Note, in the implementation below, the calculations of the conditional covariance are commented out, for speed, but they can easily be added back in.
dstpN <- distMatrix(spred, input$s)
dstpp <- unname(as.matrix(dist(spred)))
constants <- list(N = N, p = p, ones = rep(1,N+p), dstNN = input$dst, dstpN = dstpN, dstpp = dstpp)
data <- list(z = input$z)
inits <- list(mu = 0, tau = 1, sigma = 1, psi = 1)
Again, in this code, we don’t generate realizations of \(Z^{*}\), nor the conditional covariance. We only generate the mean at each prediction point, \(\mu\), or meanpred
below.
But, commenting in the 2nd and 3rd to last lines would generate the conditional covariance (\(\Omega\), or Cpred
), and the final line would generate realizations of the predictive response. Adding either of these will slow things down, of course.

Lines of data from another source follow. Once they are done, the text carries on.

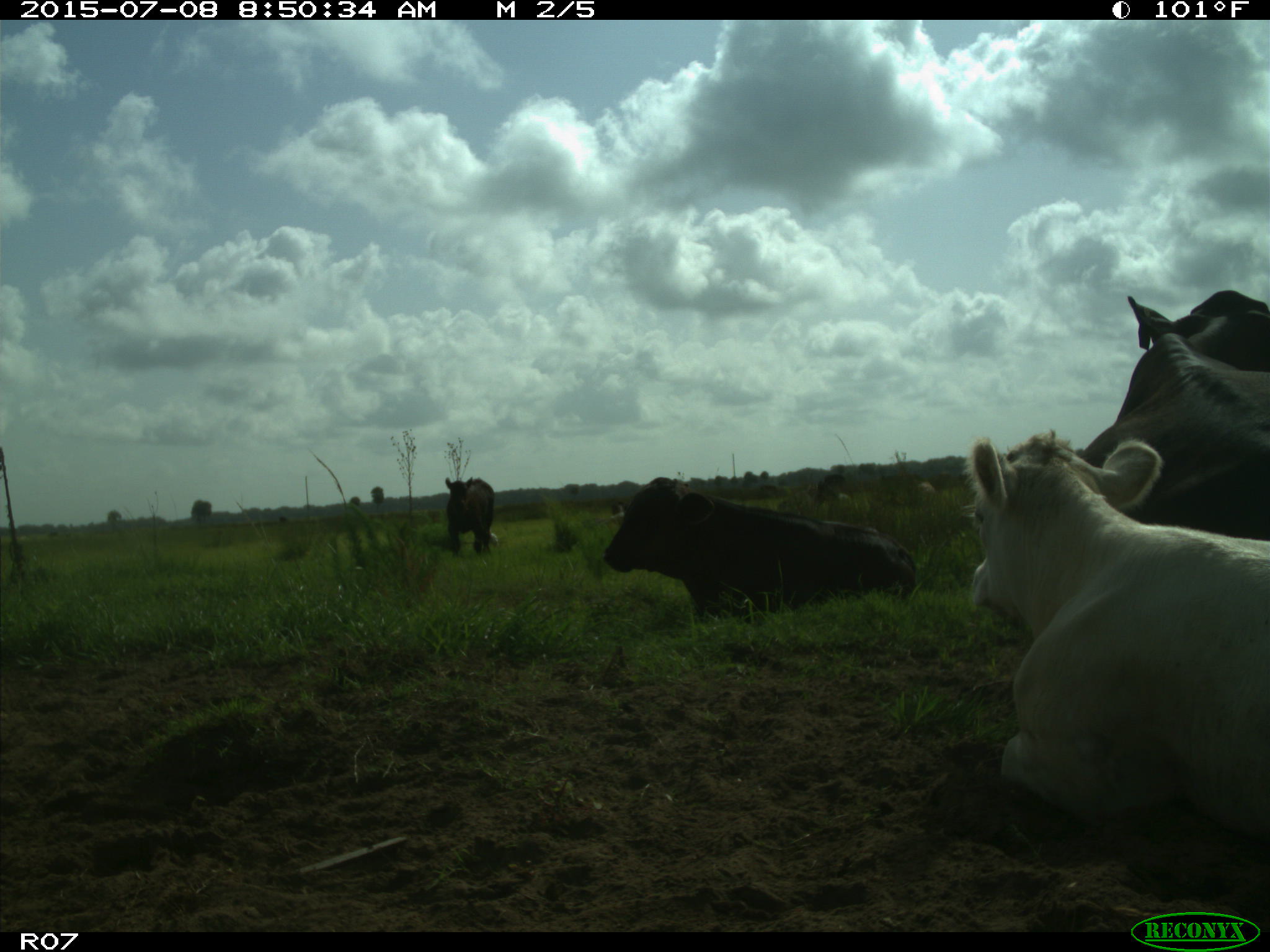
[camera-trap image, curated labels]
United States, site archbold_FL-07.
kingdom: Animalia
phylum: Chordata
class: Mammalia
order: Artiodactyla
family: Bovidae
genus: Bos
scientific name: Bos taurus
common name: domestic cow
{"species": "Bos taurus (domestic cow)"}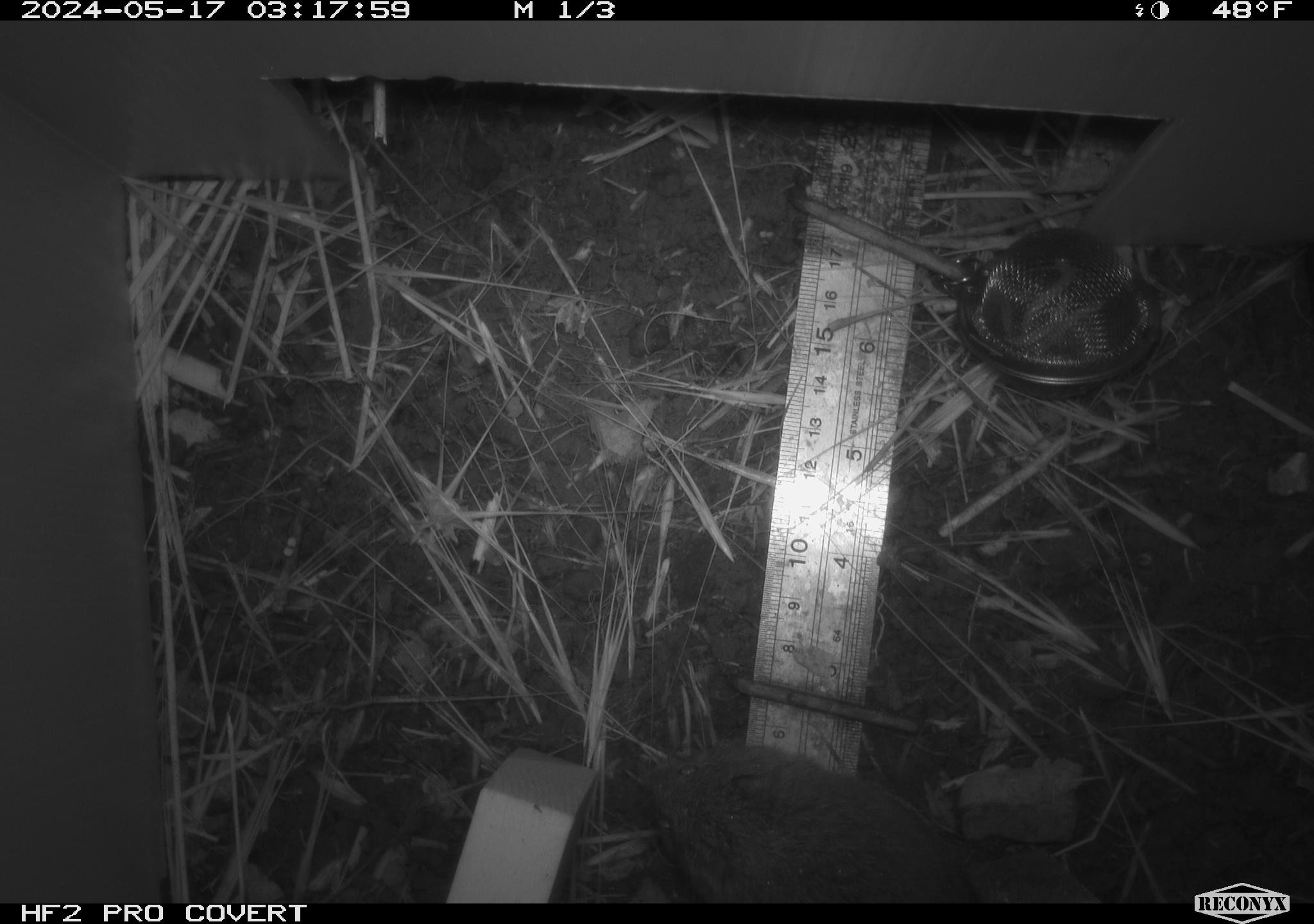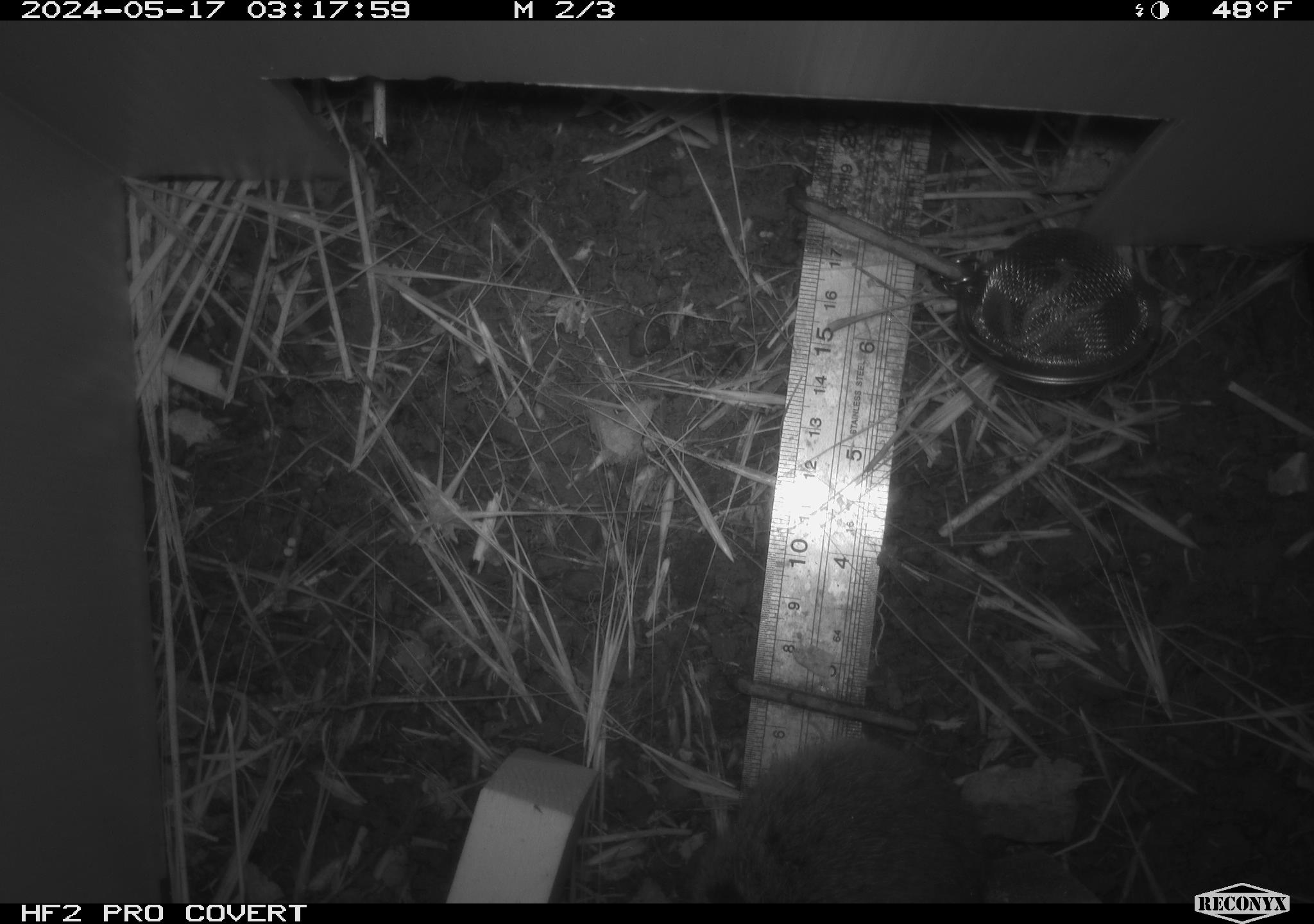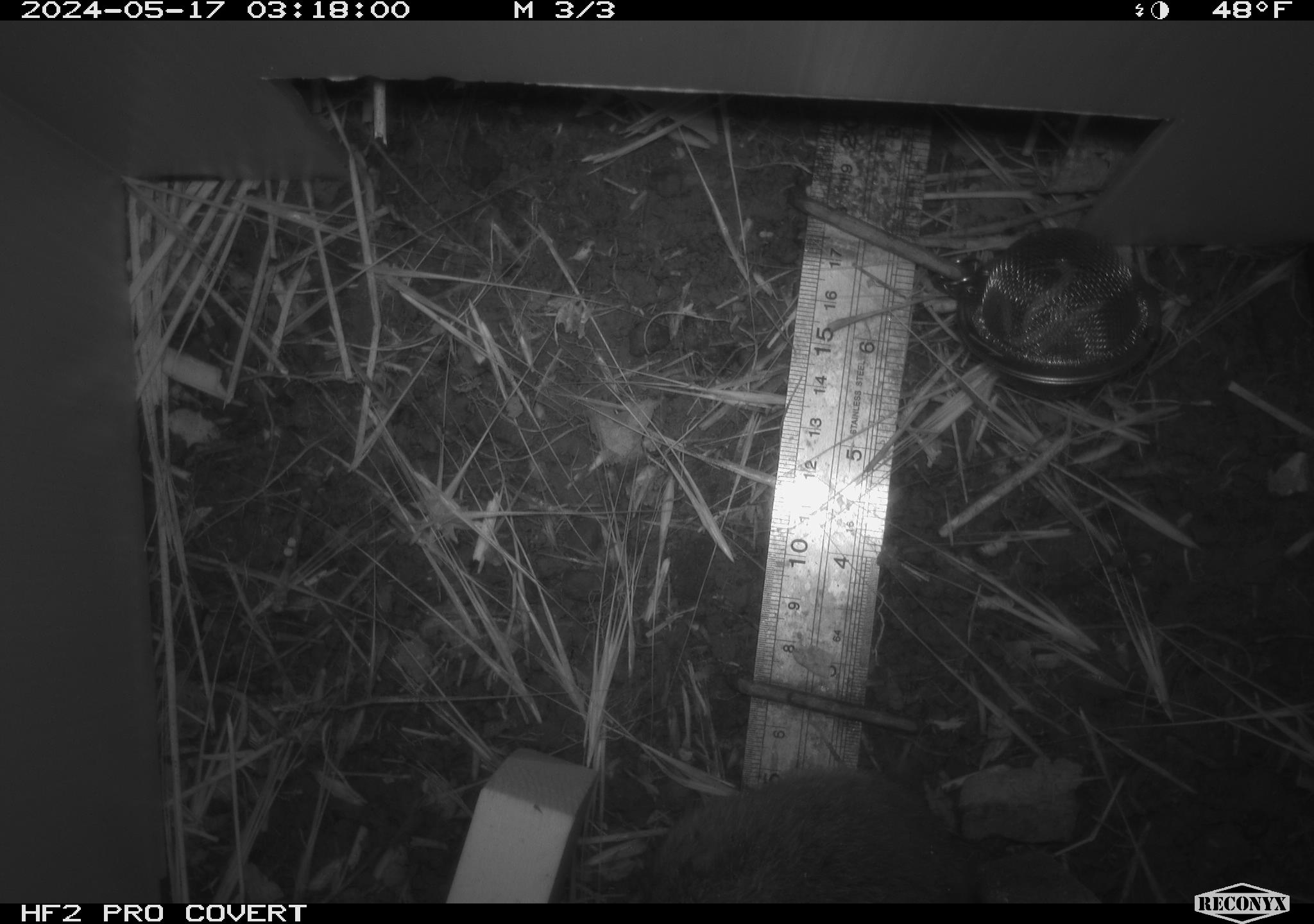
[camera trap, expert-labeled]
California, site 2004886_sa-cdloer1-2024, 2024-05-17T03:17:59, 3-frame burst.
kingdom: Animalia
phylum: Chordata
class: Mammalia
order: Rodentia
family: Cricetidae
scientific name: Arvicolinae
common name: voles, lemmings, and muskrats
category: arvicolinae subfamily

code_GPpred2 <- nimbleCode({
mu ~ dnorm(0, sd = 10000)
tau ~ dunif(0, 10000)
sigma ~ dunif(0, 10000)
psi ~ dunif(0, 10000)
mean[1:(N+p)] <- ones[1:(N+p)] * mu
C[1:N,1:N] <- isoExpCov(dstNN[1:N,1:N], tau, sigma, psi)

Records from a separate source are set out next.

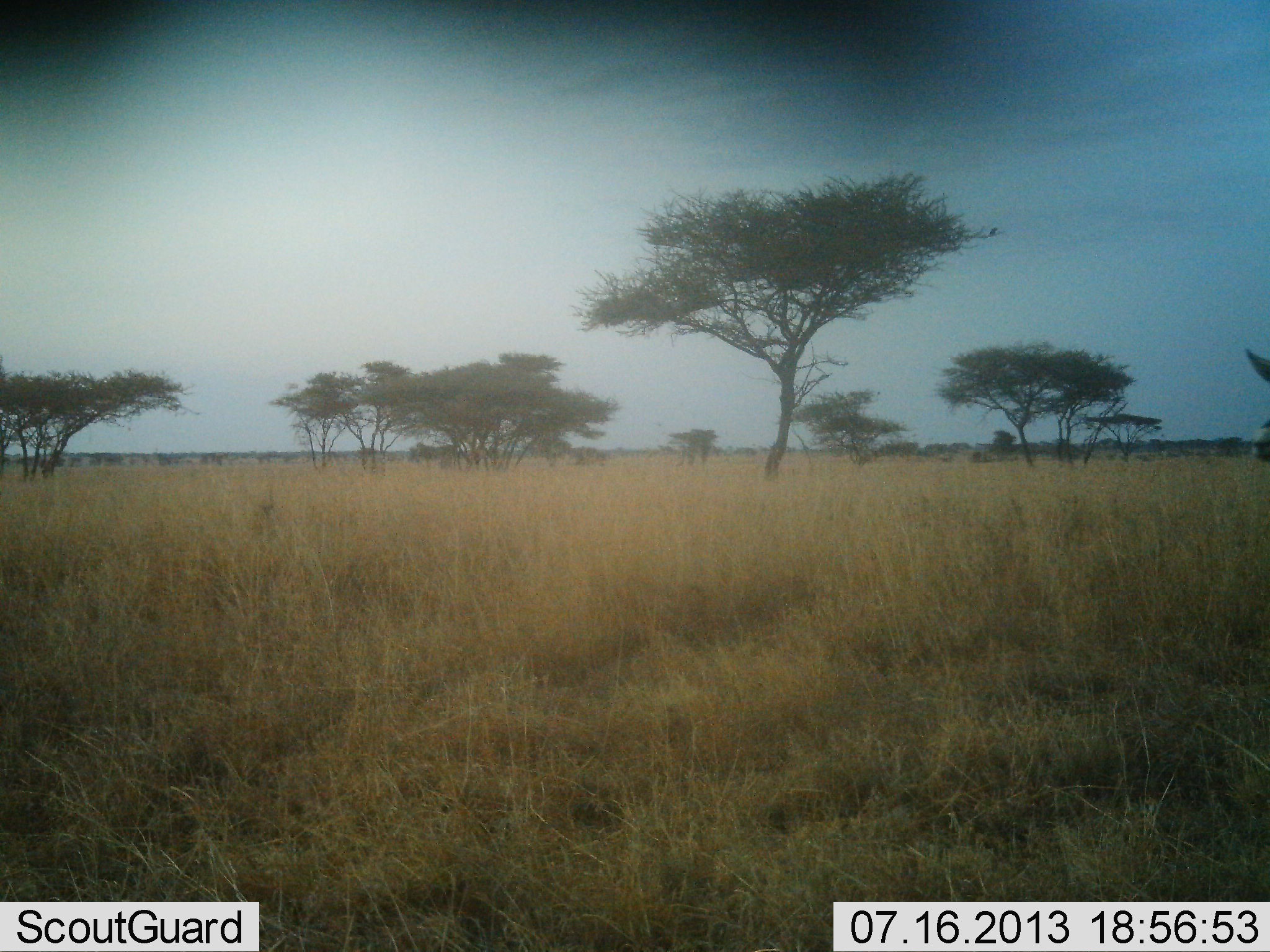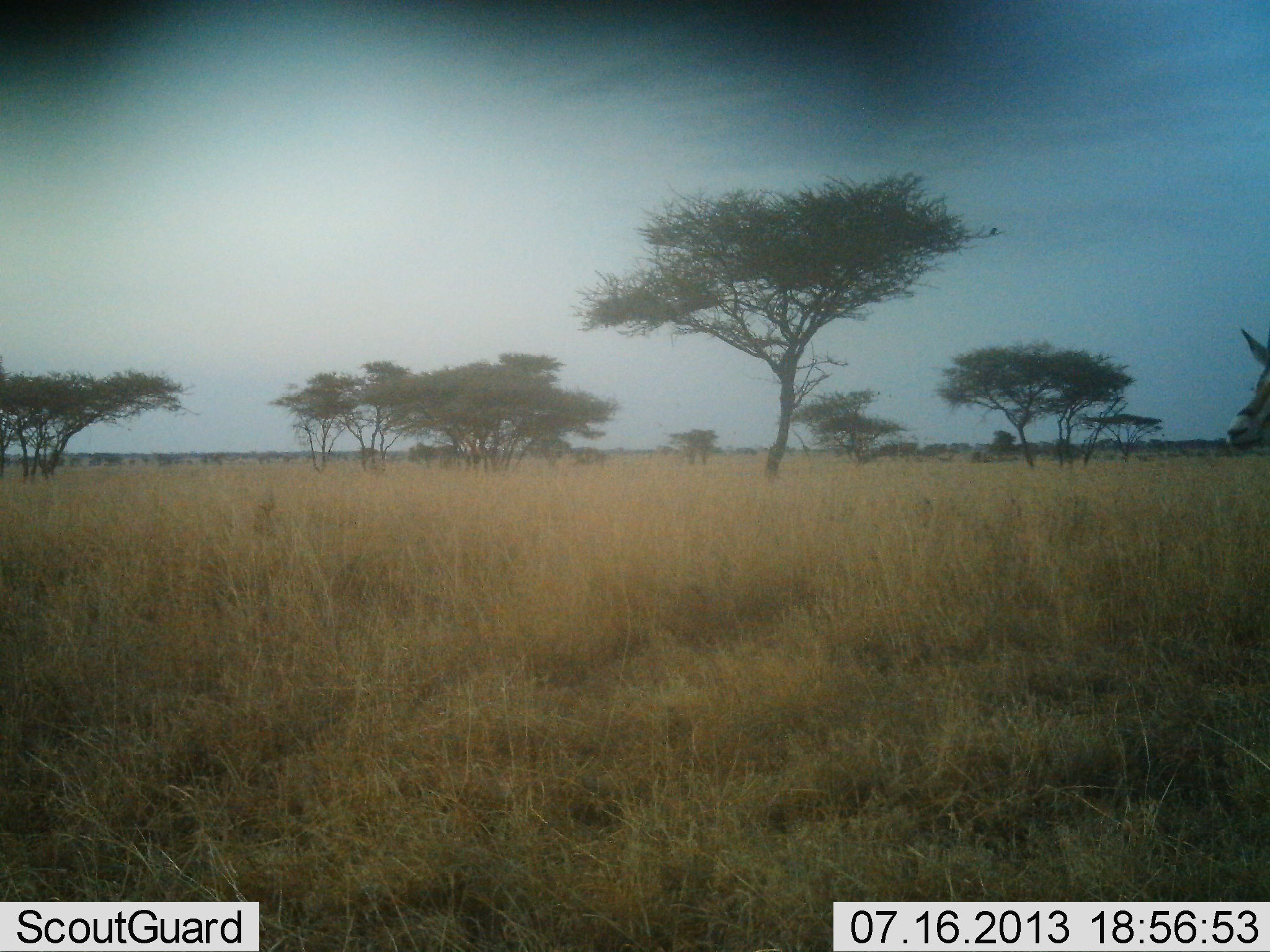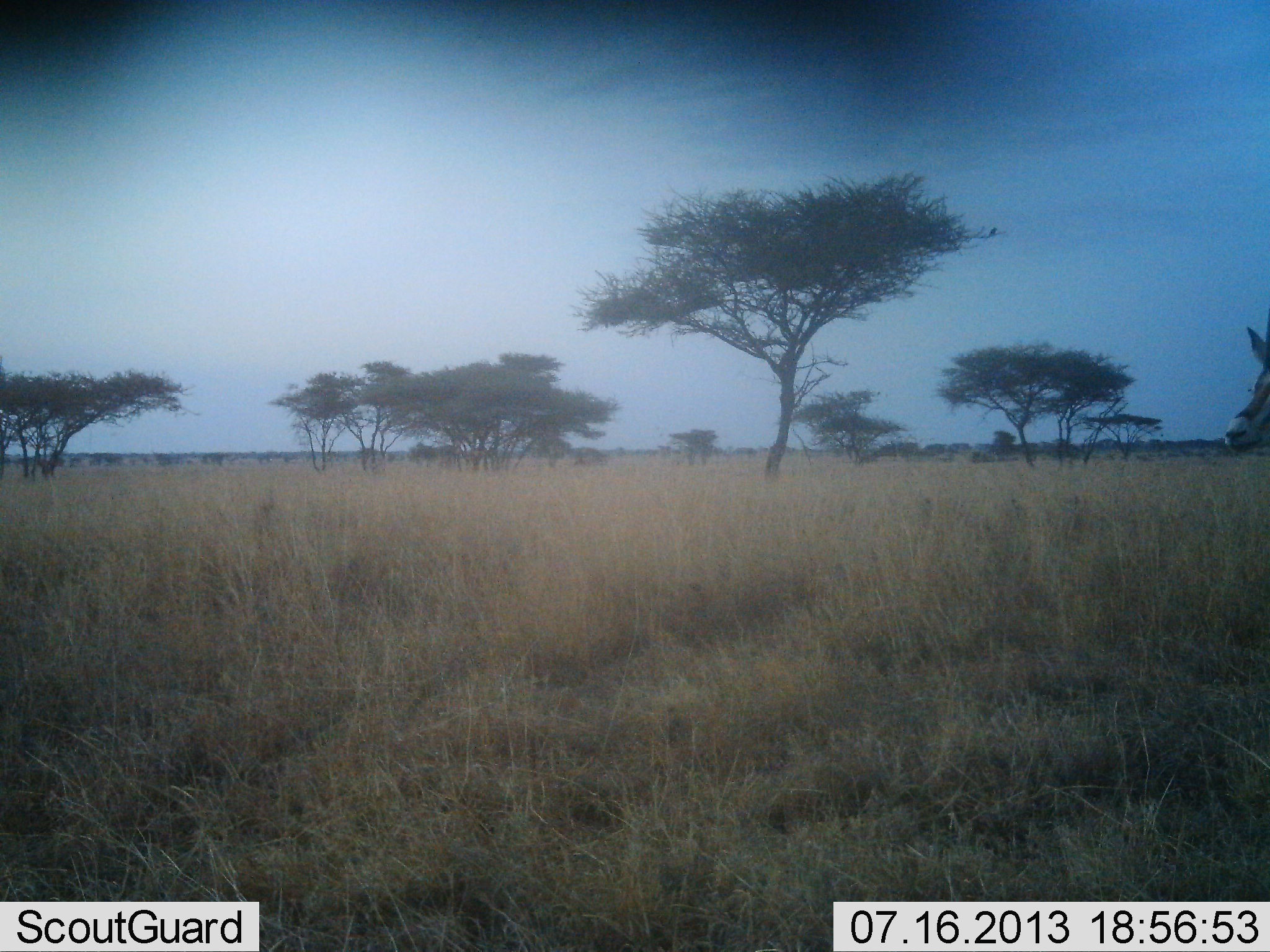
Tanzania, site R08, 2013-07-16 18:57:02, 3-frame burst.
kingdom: Animalia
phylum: Chordata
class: Mammalia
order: Artiodactyla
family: Bovidae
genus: Eudorcas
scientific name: Eudorcas thomsonii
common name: thomson's gazelle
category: gazellethomsons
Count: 1.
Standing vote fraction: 79%.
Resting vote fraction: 0%.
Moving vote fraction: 14%.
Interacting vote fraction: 0%.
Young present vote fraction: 0%.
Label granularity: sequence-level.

z[1:N] ~ dmnorm(mean[1:N], cov = C[1:N,1:N])
CpN[1:p,1:N] <- isoExpCov(dstpN[1:p,1:N], tau, sigma, psi, mainDiag = 0)
regc[1:p,1:N] <- CpN[1:p,1:N] %*% inverse(C[1:N,1:N])

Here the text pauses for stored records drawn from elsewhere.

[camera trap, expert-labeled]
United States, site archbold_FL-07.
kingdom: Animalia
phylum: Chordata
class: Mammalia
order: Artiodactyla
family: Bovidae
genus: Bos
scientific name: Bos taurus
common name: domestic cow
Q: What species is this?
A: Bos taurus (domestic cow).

meanpred[1:p] <- asCol(mean[(N+1):(N+p)]) + regc[1:p,1:N] %*% (z[1:N]-mean[1:N])
##Cpp[1:p,1:p] <- isoExpCov(dstpp[1:p,1:p], tau, sigma, psi)
##Cpred[1:p,1:p] <- Cpp[1:p,1:p] - regc[1:p,1:N] %*% t(CpN[1:p,1:N])
##zpred[1:p] ~ dmnorm(meanpred[1:p], cov = Cpred[1:p,1:p])
})
niter <- 2000
t <- system.time(
samples <- nimbleMCMC(code_GPpred2, constants, data, inits,
monitors = c('mu','tau','sigma','psi','meanpred'),
niter = niter, setSeed = TRUE, progressBar = TRUE)
)
Runs quite fast! Especially (I’d say) for \(p=2500\) prediction points.
t
## user system elapsed
## 47.060 0.933 48.178
samplesSummary(samples[,c('mu','tau','sigma','psi')])
## Mean Median St.Dev. 95%CI_low 95%CI_upp
## mu -0.2460074 0.4161332 23.5824609 -67.16528157 45.720378
## tau 0.4775732 0.4372196 0.2919318 0.02565801 1.089049
## sigma 19.9994987 13.0567899 15.9771950 2.32237761 50.767192
## psi 2626.5520763 729.1386029 3168.5838565 16.05516215 9539.508020
Finally, we’ll look at a plot of the observed locations (large circles), and the posterior prediction mean on the grid of prediction locations.
postMean <- apply(samples, 2, mean)
meanpred <- unname(postMean[grep('meanpred', names(postMean), value = TRUE)])
ggplot(data.frame(s1 = input$s[,1], s2 = input$s[,2], z = input$z),
aes(x = s1, y = s2, color = z)) +
coord_fixed() + theme_bw() + scale_color_gradientn(colors = brewer.pal(9, 'Spectral')) +
geom_point(size = 3) +
geom_point(data = data.frame(s1 = spred[,1], s2 = spred[,2], z = meanpred), shape = 4)
Looks good!
And, I think all of this is done as efficiently as possible. No extra calculations going on anywhere, I don’t believe.